### Extrait à lire:
━━━━━━━━━━━━━━━━

Les motifs du 4 janvier 2005 de la juge Dorval constituent un rectificatif de sa première décision rendue le 17 décembre 2004, mentionnée ci-dessus au paragraphe 4. Ces motifs n’étaient pas visés par les arrêts de la Cour d’appel de l’Ontario des 3 et 9 juin 2005.

 

[14]      Au cours des audiences de juillet 2005, la Cour a reçu les témoignages ex parte de témoins du procureur général du Canada sur la question du préjudice aux relations internationales ou à la sécurité nationale du Canada que pourrait causer la communication des noms. Du 12 au 14 juillet 2005, trois auteurs d’affidavit ont témoigné sur la question. Il est devenu manifeste aux yeux de la Cour que l’une des institutions gouvernementales ne s’opposait plus à la communication des noms et qu’au moins l’une des autres continuait de s’y opposer.

 

[15]      Le 14 juillet 2005, au cours d’une audience où tous les avocats étaient présents, j’ai dit que je trouverais préférable que la juge Dorval indique de manière spécifique les noms dont elle autorisait la communication. Le fait que d’autres entités et adresses étaient mentionnées dans les mandats de perquisition exigeait plus de clarté sur ce point, à mon avis. Par conséquent, avec la collaboration des avocats, la Cour a donné la directive suivante le 14 juillet 2005 :

[traduction] Les demanderesses se sont adressées à la Cour, en vertu des articles 38.04 et 38.06 de la Loi sur la preuve au Canada, pour qu’elle autorise la divulgation des renseignements que la juge Dorval était disposée à déclarer susceptibles de divulgation dans sa décision du 24 juin 2005 (les renseignements).

 

La Cour ajourne la question sine die dans l’attente de la décision de la juge Dorval relative à la divulgation ou non-divulgation des noms des personnes visées par ces six mandats de perquisition à la lumière de l’arrêt de la Cour d’appel de l’Ontario en date du 3 juin 2005 et de l’addendum de la Cour d’appel daté du 9 juin 2005.

━━━━━━━━━━━━━━━━

### Ensemble de données:
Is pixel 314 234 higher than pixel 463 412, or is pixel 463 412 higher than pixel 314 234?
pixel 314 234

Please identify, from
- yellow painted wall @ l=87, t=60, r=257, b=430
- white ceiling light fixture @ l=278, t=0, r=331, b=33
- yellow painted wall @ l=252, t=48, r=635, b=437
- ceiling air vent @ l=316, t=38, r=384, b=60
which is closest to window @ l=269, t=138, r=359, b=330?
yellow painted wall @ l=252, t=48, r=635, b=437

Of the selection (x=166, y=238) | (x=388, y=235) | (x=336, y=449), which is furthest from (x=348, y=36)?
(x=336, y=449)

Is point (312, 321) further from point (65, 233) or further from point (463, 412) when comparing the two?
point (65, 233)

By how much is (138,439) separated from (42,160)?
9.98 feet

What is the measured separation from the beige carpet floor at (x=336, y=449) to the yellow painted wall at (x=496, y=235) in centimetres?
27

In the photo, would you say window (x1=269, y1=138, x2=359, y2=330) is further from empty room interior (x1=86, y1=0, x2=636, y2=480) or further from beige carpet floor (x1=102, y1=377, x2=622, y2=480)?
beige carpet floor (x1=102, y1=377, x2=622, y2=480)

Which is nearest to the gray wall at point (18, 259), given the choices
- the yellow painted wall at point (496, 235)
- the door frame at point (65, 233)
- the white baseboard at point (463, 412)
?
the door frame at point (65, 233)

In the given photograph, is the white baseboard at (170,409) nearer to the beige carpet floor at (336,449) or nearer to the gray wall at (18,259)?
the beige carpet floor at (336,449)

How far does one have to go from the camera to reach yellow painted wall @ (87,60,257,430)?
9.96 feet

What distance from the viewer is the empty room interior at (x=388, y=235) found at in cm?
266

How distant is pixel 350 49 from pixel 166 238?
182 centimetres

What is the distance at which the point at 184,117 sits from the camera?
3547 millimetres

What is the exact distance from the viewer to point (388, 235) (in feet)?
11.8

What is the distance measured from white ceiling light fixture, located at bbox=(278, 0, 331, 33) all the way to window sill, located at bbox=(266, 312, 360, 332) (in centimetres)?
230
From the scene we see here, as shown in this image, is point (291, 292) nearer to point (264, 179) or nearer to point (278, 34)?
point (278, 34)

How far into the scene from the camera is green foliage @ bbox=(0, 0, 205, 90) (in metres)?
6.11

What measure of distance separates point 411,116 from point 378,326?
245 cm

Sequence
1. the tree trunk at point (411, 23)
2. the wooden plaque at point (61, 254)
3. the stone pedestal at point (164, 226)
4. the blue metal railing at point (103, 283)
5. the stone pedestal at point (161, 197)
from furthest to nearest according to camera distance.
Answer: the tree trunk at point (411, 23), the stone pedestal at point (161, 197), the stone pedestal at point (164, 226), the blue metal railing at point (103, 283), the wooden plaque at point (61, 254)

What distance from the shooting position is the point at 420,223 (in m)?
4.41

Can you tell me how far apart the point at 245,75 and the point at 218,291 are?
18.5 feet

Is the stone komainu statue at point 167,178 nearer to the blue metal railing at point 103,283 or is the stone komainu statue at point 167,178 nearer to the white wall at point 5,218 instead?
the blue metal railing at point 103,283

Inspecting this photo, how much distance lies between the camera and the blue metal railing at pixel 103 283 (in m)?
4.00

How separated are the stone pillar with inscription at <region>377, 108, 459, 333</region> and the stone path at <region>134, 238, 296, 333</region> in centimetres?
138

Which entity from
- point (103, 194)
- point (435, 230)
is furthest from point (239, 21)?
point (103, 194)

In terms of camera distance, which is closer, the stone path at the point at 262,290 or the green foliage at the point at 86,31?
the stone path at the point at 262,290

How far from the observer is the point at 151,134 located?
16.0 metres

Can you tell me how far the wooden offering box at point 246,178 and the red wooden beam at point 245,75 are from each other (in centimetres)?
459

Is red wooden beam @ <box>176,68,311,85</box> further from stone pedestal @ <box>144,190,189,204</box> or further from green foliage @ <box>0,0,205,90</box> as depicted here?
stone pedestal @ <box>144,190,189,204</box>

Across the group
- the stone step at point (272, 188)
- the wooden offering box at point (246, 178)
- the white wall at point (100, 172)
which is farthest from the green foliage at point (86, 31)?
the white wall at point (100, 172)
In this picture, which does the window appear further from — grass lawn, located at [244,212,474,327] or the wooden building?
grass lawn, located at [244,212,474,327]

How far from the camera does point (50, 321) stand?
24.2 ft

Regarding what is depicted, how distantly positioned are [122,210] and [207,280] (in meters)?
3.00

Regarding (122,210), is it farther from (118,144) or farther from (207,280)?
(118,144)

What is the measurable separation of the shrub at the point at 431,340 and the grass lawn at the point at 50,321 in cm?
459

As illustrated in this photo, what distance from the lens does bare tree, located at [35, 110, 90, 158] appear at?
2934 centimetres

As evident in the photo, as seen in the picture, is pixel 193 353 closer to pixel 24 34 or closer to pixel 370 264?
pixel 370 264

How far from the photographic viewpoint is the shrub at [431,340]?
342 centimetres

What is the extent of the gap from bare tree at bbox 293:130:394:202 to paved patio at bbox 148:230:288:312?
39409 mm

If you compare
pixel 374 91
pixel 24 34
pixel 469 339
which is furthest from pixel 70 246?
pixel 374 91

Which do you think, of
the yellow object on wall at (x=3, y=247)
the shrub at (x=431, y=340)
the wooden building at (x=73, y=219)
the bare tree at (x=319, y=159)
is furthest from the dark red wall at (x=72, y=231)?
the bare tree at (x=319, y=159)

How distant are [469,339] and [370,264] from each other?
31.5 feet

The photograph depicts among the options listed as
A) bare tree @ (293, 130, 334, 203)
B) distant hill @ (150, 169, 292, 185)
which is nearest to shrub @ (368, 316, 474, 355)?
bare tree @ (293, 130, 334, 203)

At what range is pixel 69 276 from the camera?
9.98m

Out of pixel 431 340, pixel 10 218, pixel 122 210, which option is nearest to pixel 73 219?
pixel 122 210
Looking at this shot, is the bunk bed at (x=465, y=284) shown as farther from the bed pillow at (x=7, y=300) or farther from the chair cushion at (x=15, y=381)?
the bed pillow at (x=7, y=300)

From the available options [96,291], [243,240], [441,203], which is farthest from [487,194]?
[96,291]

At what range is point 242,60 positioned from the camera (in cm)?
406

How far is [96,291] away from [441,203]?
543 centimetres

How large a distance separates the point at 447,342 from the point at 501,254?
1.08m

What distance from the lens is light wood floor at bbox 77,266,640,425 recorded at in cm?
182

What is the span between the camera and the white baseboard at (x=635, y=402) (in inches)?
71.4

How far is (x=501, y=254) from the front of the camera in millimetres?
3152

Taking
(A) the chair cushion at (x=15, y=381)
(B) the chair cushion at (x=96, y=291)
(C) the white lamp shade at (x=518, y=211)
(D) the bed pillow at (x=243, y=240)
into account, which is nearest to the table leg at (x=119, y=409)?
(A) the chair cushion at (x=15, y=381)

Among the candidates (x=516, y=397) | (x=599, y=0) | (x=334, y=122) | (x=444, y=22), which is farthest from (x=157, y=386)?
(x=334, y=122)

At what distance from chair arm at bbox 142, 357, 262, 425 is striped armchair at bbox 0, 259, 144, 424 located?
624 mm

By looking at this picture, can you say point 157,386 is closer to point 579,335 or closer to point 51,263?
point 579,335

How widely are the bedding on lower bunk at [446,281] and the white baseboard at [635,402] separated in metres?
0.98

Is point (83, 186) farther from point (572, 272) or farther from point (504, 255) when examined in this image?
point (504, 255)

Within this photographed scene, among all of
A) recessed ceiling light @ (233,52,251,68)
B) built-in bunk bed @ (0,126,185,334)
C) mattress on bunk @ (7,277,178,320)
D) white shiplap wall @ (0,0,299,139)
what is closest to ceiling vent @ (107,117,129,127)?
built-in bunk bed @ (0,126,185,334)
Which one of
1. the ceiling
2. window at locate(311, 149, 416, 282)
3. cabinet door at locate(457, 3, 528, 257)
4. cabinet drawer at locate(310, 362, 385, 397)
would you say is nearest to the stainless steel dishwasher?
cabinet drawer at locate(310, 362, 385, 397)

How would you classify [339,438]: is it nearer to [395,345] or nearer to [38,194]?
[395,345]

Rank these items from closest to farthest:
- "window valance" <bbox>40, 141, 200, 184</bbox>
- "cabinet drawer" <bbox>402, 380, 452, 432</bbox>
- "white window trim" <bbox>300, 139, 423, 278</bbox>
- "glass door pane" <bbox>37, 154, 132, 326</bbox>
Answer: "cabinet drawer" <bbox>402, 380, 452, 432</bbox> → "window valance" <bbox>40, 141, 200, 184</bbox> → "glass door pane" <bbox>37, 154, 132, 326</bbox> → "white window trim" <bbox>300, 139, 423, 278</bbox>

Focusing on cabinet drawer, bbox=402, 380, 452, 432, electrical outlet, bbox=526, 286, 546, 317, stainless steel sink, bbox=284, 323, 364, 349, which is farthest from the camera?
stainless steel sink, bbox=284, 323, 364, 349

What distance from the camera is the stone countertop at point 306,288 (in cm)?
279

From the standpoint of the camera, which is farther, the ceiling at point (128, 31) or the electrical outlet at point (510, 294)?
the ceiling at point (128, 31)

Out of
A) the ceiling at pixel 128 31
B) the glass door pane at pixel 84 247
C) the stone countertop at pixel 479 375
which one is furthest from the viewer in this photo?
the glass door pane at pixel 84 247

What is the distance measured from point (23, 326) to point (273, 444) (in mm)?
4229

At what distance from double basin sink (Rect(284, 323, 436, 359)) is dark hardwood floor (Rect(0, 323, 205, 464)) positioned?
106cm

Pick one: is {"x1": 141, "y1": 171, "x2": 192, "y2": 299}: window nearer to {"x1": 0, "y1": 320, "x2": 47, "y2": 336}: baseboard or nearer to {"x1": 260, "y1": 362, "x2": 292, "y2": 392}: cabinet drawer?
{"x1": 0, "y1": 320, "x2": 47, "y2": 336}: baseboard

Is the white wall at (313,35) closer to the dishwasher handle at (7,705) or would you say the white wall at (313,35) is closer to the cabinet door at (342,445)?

━━━━━━━━━━━━━━━━

### Votre tâche:
Rédigez la suite de l'extrait de la décision sur la communication des noms, à partir de l'endroit où il s'arrête. Vous n'aurez pas besoin de la liste.

### Résultat attendu:
 

 

 

[16]      Plus tard le 14 juillet 2005, après la délivrance de la directive, la transcription des motifs oraux de l’ordonnance du 24 juin 2005 de la juge Dorval a été signifiée à la Cour fédérale.

 

 

[17]      Vers la fin de novembre 2005, la Cour attendait toujours les observations des avocats sur sa directive du 14 juillet 2005.

 

[18]      Le 6 décembre 2005, lors d’une conférence téléphonique visant à expliquer la raison du retard, les avocats ont indiqué que les documents en cause s’étaient perdus dans le réseau administratif des tribunaux de l’Ontario. La juge Dorval travaillait à Ottawa. La Cour d’appel de l’Ontario siégeait à Toronto. Les documents en cause n’étaient plus à la disposition de la juge Dorval, ce qui l’empêchait de préciser clairement les noms des personnes visées par les mandats de perquisition qu’elle autorisait à communiquer.

 

[19]      Les avocats ont ensuite fourni à la juge Dorval des doubles des documents pour lui permettre d’indiquer spécifiquement les noms qui pouvaient être communiqués.

 

[20]      Le 23 janvier 2006, la juge Dorval a fourni aux avocats du procureur général du Canada des documents révisés qui indiquaient clairement les noms qui pouvaient être communiqués.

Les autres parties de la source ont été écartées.